== Segment start ==
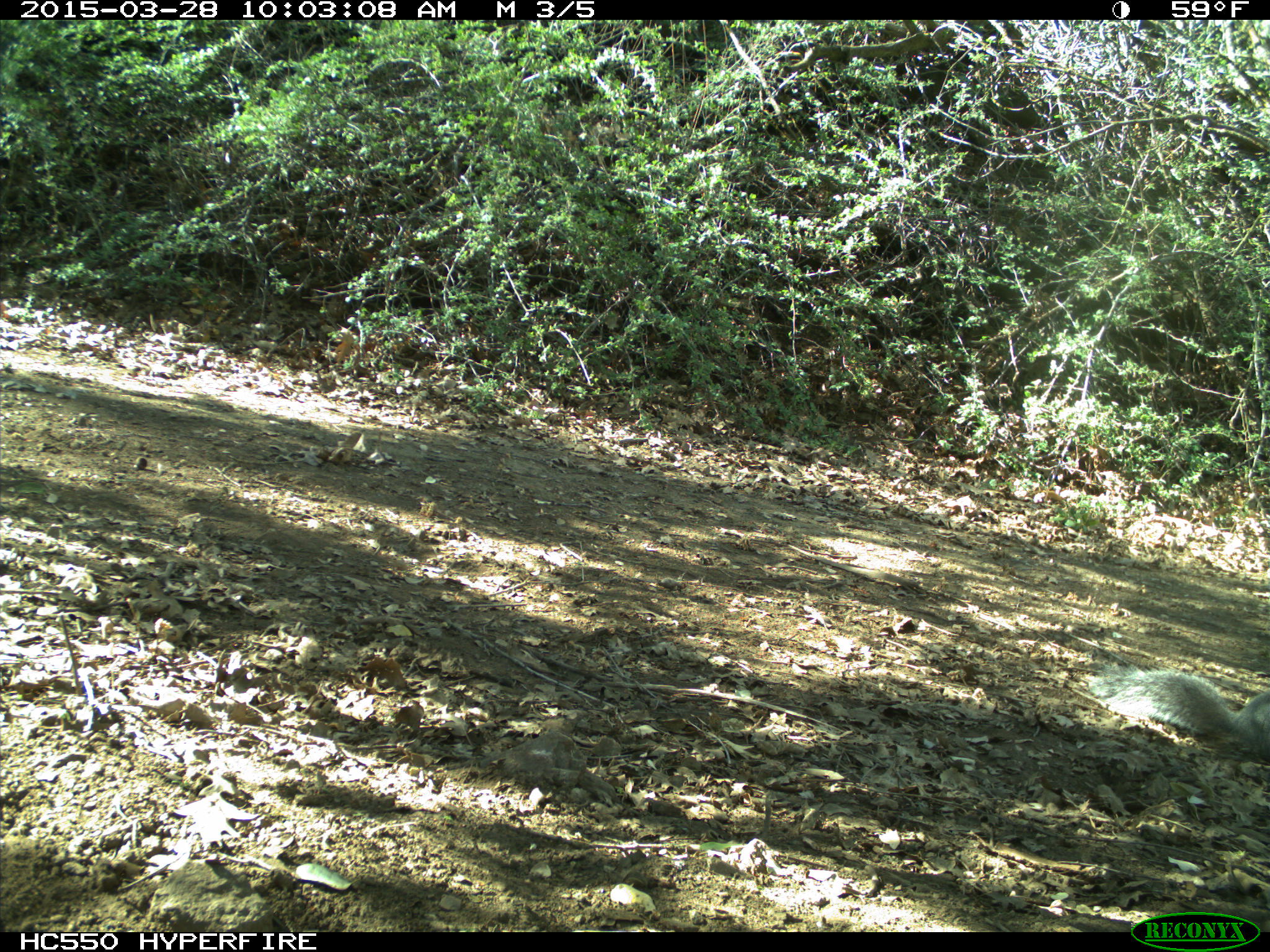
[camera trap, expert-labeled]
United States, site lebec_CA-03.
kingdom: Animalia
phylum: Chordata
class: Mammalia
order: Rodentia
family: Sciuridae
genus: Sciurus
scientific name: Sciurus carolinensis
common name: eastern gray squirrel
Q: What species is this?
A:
== Segment end ==
• _THE TASK_
Each record needs to be reproduced exactly, and no image should be carried over.

• _TASK SOLUTION_
[camera trap, expert-labeled]
United States, site lebec_CA-03.
kingdom: Animalia
phylum: Chordata
class: Mammalia
order: Rodentia
family: Sciuridae
genus: Sciurus
scientific name: Sciurus carolinensis
common name: eastern gray squirrel
Q: What species is this?
A:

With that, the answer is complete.